No ruego solo por éstos, sino también por aquellos que, por medio de su palabra, creerán en mí, para que todos sean uno.
Le preocupan a Jesús las divisiones entre los suyos. Ha sido testigo de los altercados frutos de sus ambiciones. ¿Se mantendrán unidos a Él y unidos entre sí? Ahora, en el momento de la despedida, pide al Padre que las muchas diferencias que se dan entre ellos, y entre nosotros, no sean fuente de división, sino de enriquecimiento. Todos miembros del cuerpo de Cristo, cada uno con su función y su carisma.
Para que el mundo crea que tú me has enviado.

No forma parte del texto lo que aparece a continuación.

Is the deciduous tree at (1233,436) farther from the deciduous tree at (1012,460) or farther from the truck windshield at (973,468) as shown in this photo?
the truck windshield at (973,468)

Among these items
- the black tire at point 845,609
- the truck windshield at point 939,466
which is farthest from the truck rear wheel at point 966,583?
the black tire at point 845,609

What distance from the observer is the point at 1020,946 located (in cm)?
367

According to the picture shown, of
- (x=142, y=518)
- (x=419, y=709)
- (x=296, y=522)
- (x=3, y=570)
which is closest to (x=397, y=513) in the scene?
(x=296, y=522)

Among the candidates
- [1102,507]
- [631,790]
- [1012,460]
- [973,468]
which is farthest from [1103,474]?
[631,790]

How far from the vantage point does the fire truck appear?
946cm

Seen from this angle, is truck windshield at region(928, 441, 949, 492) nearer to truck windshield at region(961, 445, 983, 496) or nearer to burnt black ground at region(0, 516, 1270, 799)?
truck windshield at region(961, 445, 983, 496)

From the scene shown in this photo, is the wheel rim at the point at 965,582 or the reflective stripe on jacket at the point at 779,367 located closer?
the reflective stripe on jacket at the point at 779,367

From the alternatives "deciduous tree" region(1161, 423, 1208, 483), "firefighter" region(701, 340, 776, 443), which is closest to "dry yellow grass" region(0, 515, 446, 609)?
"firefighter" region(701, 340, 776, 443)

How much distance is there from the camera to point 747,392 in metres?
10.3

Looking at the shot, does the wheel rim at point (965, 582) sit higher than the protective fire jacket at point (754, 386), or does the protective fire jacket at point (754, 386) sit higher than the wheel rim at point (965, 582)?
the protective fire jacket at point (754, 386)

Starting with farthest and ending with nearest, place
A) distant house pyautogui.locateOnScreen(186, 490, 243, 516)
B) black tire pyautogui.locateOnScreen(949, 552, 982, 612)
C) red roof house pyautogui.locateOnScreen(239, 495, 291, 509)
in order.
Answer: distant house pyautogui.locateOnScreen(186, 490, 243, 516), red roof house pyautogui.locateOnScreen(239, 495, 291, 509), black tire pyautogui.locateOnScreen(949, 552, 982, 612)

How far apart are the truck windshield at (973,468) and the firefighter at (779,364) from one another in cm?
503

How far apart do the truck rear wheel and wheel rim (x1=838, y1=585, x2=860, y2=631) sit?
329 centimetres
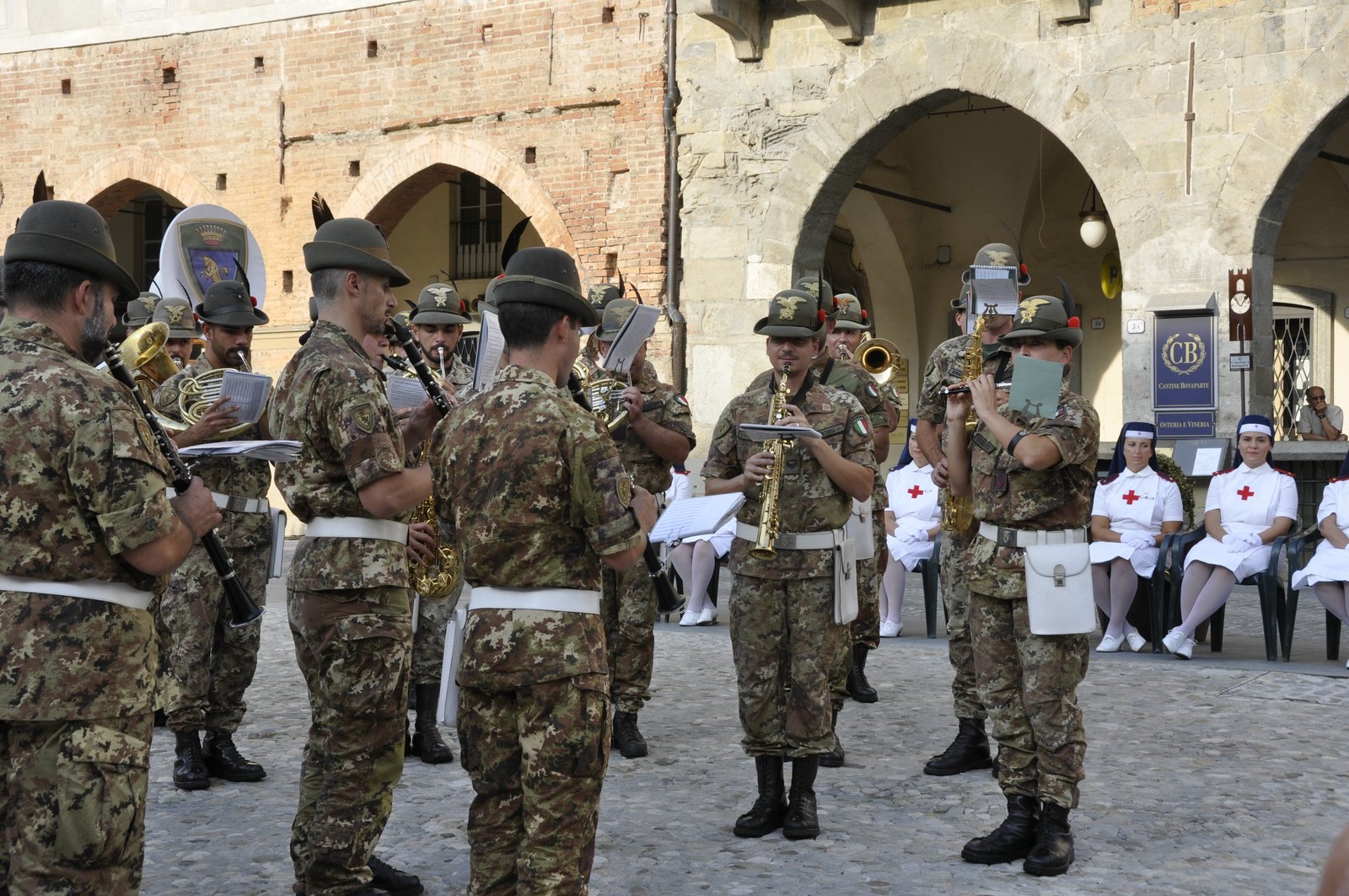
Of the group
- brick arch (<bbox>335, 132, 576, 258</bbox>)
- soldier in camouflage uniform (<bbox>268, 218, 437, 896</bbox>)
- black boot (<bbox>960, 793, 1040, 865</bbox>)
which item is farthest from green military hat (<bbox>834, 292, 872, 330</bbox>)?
brick arch (<bbox>335, 132, 576, 258</bbox>)

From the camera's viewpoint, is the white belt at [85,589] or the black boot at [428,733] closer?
the white belt at [85,589]

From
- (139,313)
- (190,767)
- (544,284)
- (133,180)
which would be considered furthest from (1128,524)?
(133,180)

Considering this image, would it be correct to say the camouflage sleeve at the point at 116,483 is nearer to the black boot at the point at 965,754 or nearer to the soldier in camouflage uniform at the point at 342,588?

Jesús hace de la unidad de los discípulos el requisito imprescindible del testimonio cristiano. Lo había dicho antes con otras palabras: En esto conocerán todos que sois discípulos míos: si os tenéis amor los unos a los otros (Jn 13, 35).

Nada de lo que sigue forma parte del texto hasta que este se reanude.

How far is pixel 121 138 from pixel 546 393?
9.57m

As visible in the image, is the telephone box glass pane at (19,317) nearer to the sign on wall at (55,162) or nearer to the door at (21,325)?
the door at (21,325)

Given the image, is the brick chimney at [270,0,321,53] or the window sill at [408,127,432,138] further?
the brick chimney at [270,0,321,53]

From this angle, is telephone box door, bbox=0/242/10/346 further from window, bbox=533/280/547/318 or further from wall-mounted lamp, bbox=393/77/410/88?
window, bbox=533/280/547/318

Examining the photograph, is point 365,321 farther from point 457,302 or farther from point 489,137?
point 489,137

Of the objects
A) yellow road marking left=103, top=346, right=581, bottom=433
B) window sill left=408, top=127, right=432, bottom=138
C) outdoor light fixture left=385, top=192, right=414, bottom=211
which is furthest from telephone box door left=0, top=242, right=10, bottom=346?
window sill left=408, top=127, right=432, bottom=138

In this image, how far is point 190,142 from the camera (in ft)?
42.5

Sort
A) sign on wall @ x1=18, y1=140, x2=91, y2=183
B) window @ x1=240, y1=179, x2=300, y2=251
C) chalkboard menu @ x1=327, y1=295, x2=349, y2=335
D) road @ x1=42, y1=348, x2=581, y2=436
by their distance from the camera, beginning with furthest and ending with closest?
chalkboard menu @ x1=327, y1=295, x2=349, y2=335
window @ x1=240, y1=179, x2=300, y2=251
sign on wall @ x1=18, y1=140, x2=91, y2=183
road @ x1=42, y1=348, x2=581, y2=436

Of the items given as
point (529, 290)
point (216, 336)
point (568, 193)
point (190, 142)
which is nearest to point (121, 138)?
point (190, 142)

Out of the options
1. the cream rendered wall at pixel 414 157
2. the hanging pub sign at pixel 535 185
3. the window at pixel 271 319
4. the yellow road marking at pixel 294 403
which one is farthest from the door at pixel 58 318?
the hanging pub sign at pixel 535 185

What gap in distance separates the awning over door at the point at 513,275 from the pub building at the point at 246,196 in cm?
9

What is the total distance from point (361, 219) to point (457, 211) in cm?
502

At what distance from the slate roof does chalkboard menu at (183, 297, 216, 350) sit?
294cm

Yo les he dado la gloria que tú me diste, para que sean uno como nosotros somos uno.
También pide que infunda en nosotros el convencimiento de lo mucho que somos amados por el Padre, independientemente de lo que sintamos. Jesús no se complace en el sufrimiento, ni en el suyo propio, ni en el de sus amigos. Pero sabe que el sufrimiento es el único camino hacia la gloria: la suya y la de sus amigos. Así se lo dijo, ya resucitado, a dos de ellos: ¿No era preciso que el Mesías sufriera todo esto antes de entrar en su gloria? (Lc 24, 26). La copa del dolor y la copa de la gloria son inseparables. Cuando estamos siendo estrujados como racimos, no podemos pensar en el vino en el que nos estamos convirtiendo.